Objective. Reproduce each line of the listing exactly.

(Stored entries)
++++++
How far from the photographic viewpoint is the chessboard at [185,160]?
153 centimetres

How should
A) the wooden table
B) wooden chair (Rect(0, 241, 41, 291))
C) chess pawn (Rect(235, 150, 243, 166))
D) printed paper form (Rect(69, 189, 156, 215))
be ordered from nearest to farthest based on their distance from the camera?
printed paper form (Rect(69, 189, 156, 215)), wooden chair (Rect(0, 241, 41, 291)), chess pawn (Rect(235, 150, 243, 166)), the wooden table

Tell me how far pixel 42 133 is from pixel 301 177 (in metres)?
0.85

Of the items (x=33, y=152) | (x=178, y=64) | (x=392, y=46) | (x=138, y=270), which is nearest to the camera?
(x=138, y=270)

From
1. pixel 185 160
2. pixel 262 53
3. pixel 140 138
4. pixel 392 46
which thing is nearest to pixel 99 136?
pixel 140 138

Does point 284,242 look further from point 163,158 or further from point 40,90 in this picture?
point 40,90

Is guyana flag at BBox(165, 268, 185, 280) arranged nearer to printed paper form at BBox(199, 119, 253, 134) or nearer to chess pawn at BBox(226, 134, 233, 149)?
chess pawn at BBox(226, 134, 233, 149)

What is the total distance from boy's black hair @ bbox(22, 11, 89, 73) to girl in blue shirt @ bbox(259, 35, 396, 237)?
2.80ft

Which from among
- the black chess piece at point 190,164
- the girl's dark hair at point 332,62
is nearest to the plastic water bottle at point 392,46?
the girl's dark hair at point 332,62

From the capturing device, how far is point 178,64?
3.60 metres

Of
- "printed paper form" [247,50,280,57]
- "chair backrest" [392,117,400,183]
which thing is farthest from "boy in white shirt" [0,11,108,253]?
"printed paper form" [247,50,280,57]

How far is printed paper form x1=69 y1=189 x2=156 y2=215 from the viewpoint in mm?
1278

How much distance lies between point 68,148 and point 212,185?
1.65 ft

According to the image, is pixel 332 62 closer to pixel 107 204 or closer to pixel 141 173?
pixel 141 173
++++++
Solution to this exercise.
How far from the photographic viewpoint is the chessboard at [185,160]?
153 centimetres

How should
A) the wooden table
B) wooden chair (Rect(0, 241, 41, 291))
C) chess pawn (Rect(235, 150, 243, 166))
D) printed paper form (Rect(69, 189, 156, 215))
be ordered from nearest to farthest based on their distance from the camera?
printed paper form (Rect(69, 189, 156, 215)), wooden chair (Rect(0, 241, 41, 291)), chess pawn (Rect(235, 150, 243, 166)), the wooden table

Tell me how far pixel 42 133 is from pixel 301 177 (in metres)?
0.85

Of the items (x=33, y=152) | (x=178, y=64) | (x=392, y=46) | (x=138, y=270), which is nearest to the camera?
(x=138, y=270)

From
1. pixel 185 160
2. pixel 262 53
3. pixel 140 138
4. pixel 392 46
which thing is nearest to pixel 99 136?
pixel 140 138

Does point 284,242 look further from point 163,158 or further from point 40,90 in this picture?
point 40,90

Is guyana flag at BBox(165, 268, 185, 280) arranged nearer to printed paper form at BBox(199, 119, 253, 134) or nearer to chess pawn at BBox(226, 134, 233, 149)?
chess pawn at BBox(226, 134, 233, 149)

What is the total distance from boy's black hair @ bbox(22, 11, 89, 73) to girl in blue shirt @ bbox(259, 35, 396, 237)?
2.80ft

Which from among
- the black chess piece at point 190,164
- the girl's dark hair at point 332,62
is nearest to the plastic water bottle at point 392,46?
the girl's dark hair at point 332,62

From the capturing device, how far is point 178,64?
3.60 metres

Of
- "printed paper form" [247,50,280,57]
- "chair backrest" [392,117,400,183]
which thing is farthest from "boy in white shirt" [0,11,108,253]?
"printed paper form" [247,50,280,57]

How far is printed paper form x1=69 y1=189 x2=156 y2=215 from the viewpoint in mm?
1278

How much distance lies between point 68,148 and point 212,185?
1.65 ft

According to the image, is pixel 332 62 closer to pixel 107 204 or closer to pixel 141 173?
pixel 141 173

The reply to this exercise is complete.